MyFerryLink : Les autorités britanniques confirment l'interdiction d'accès à Douvres  - 01/07/2014

crédits : MYFERRYLINK.

C’était prévisible. La Competition and Market Authority (CMA), l’autorité de la concurrence britannique, s’est à nouveau prononcé, vendredi 27 juin, pour l’arrêt des activités de MyFerryLink. Elle a suivi les conclusions du rapport préliminaire rendu fin mai et qui mettait en avant un risque d’abus de position dominante du groupe Eurotunnel, à la fois opérateur ferroviaire et propriétaire de la flotte de MyFerryLink, face aux autres armements présents sur le détroit, P&O et DFDS.

« MyFerryLink enregistre des pertes et est financée par Eurotunnel.
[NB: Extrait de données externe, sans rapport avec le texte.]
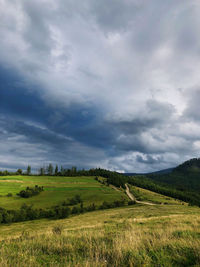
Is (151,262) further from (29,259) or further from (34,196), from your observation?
(34,196)

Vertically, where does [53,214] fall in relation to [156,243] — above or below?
below

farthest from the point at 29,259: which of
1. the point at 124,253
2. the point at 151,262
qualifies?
the point at 151,262

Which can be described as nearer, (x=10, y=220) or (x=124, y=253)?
(x=124, y=253)

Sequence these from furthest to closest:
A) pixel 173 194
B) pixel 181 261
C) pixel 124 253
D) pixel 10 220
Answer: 1. pixel 173 194
2. pixel 10 220
3. pixel 124 253
4. pixel 181 261

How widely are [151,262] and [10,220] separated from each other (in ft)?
309

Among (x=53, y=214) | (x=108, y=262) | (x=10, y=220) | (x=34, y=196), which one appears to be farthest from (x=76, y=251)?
(x=34, y=196)

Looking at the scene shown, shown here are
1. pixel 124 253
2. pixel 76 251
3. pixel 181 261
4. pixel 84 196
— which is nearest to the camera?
pixel 181 261

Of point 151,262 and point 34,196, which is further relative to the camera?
point 34,196

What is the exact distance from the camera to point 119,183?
18475 cm

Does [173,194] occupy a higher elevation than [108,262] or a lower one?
lower

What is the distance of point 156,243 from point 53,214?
85.6 metres

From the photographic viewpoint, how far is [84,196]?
120 m

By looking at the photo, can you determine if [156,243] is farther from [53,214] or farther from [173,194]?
[173,194]

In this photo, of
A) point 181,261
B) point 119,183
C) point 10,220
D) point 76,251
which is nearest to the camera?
point 181,261
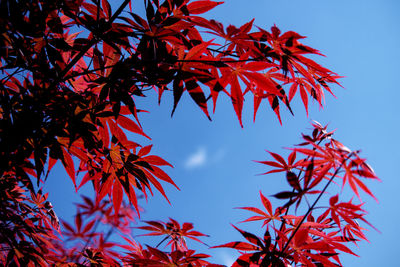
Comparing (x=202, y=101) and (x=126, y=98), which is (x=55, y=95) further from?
(x=202, y=101)

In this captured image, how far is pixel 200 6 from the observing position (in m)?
0.91

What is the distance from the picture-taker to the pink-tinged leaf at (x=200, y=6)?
903mm

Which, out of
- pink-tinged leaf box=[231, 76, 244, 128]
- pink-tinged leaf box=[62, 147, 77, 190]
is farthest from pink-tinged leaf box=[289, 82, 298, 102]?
pink-tinged leaf box=[62, 147, 77, 190]

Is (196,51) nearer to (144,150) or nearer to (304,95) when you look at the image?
(144,150)

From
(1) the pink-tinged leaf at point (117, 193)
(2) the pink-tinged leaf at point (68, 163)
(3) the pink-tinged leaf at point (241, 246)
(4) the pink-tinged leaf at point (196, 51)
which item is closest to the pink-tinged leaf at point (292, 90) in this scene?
(4) the pink-tinged leaf at point (196, 51)

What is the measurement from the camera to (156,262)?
864 millimetres

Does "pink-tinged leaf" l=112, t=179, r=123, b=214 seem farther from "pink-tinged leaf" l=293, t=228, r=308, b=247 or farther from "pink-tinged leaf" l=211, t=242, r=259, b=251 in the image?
"pink-tinged leaf" l=293, t=228, r=308, b=247

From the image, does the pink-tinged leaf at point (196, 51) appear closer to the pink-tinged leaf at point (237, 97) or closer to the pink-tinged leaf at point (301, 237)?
the pink-tinged leaf at point (237, 97)

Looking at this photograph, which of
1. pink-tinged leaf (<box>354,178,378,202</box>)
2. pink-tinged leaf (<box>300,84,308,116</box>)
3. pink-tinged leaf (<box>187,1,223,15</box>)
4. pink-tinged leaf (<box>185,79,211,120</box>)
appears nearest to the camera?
pink-tinged leaf (<box>354,178,378,202</box>)

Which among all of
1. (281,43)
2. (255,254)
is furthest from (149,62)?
(255,254)

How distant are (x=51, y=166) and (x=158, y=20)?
0.80m

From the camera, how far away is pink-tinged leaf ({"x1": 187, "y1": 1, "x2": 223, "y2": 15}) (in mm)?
903

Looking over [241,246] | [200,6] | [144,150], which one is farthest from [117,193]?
[200,6]

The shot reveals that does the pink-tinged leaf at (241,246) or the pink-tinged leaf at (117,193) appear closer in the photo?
the pink-tinged leaf at (241,246)
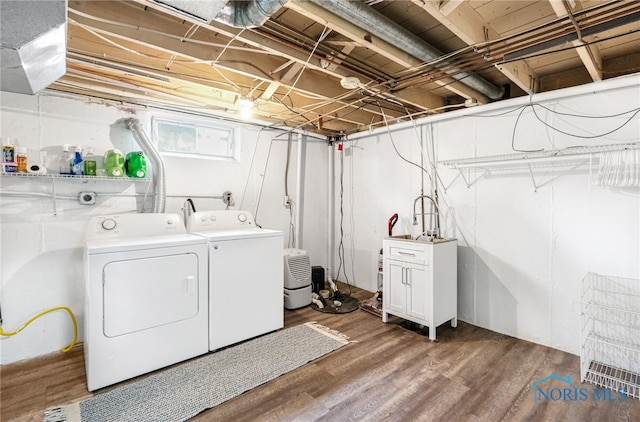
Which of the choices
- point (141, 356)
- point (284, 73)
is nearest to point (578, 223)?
point (284, 73)

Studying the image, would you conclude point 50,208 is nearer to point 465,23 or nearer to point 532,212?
point 465,23

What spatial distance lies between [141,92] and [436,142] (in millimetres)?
3051

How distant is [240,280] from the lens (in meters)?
2.69

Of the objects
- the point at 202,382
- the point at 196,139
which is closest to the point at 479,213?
the point at 202,382

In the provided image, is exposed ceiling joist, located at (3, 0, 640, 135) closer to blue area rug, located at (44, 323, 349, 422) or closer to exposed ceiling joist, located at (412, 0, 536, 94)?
exposed ceiling joist, located at (412, 0, 536, 94)

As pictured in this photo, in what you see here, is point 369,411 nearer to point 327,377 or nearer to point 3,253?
point 327,377

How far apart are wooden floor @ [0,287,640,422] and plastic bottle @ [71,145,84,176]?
1551 millimetres

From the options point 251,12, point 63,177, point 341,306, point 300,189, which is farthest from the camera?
point 300,189

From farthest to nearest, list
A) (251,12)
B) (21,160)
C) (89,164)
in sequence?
1. (89,164)
2. (21,160)
3. (251,12)

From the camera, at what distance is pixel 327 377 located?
7.25 feet

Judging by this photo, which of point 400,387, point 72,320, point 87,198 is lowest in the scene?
point 400,387

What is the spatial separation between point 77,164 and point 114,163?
0.26m

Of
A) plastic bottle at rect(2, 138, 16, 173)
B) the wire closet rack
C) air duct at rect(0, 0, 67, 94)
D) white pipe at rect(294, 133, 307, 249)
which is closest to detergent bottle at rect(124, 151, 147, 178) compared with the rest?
plastic bottle at rect(2, 138, 16, 173)

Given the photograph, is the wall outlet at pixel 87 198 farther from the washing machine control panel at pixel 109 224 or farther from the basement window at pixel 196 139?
the basement window at pixel 196 139
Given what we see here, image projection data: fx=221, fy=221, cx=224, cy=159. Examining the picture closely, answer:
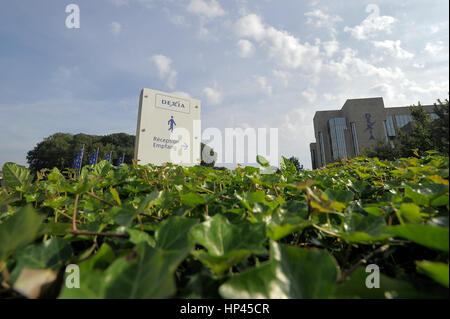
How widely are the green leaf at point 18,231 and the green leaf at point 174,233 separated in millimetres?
177

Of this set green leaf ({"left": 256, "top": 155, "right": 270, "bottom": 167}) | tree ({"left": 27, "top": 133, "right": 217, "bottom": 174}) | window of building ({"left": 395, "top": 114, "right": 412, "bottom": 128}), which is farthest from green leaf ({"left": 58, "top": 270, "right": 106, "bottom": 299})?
window of building ({"left": 395, "top": 114, "right": 412, "bottom": 128})

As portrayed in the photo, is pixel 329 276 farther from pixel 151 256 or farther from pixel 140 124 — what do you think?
pixel 140 124

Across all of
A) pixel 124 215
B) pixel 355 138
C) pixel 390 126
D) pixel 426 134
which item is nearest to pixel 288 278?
pixel 124 215

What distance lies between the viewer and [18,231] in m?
0.32

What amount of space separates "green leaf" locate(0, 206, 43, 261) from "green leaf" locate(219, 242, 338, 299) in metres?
0.30

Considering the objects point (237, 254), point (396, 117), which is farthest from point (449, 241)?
point (396, 117)

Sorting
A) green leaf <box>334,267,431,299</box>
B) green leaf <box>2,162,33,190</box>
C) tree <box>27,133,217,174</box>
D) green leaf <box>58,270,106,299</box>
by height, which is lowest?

Ce qui provoque une situation concurrentielle intenable sur la route Douvres-Calais et risque de provoquer la sortie d’un des opérateurs », notait le rapport préliminaire. « L’intérêt des clients de la liaison transmanche, qu’ils soient passagers ou fret, ne sera pas bien défendu si Eurotunnel devient l’un des deux derniers opérateurs de ferries. C’est beaucoup mieux d’avoir trois opérateurs concurrents et indépendants : un sur la voie ferrée et deux sur la voie maritime ».  C’est donc cette logique qui a emportée la décision des juges.

MyFerryLink fait appel de la décision

La direction de MyFerryLink a immédiatement fait savoir qu’elle ferait appel de cette décision et qu’elle «  rejette catégoriquement l’ensemble des arguments de la CMA en considérant que cette dernière n’est toujours pas compétente au regard du droit britannique en matière de fusions d’entreprises ».  Elle explique également qu’elle « considère que la position de la CMA restreint la concurrence en voulant réduire à deux opérateurs au lieu de trois l’offre aux clients et que les conclusions de la CMA ne peuvent avoir que des répercussions négatives sur l’économie et l’emploi de part et d’autre de la Manche ».

Le secrétaire d’Etat aux Transports, Frédéric Cuvillier, a réagi immédiatement à la décision britannique en faisant part de son « incompréhension ».  « Ce jugement revient à condamner l'entreprise et ses 533 emplois en France et 71 en Grande Bretagne, alors même qu'il s'agit d'une réussite humaine et commerciale exemplaire ». « La compagnie a perdu une bataille mais continue son combat pour le pavillon français. L'Etat est déterminé à déployer tous les moyens pour trouver une solution qui permette de continuer l'exploitation des navires et de préserver les emplois » a –t-il déclaré sans préciser le type de soutien que l’Etat apporterait dans ce dossier.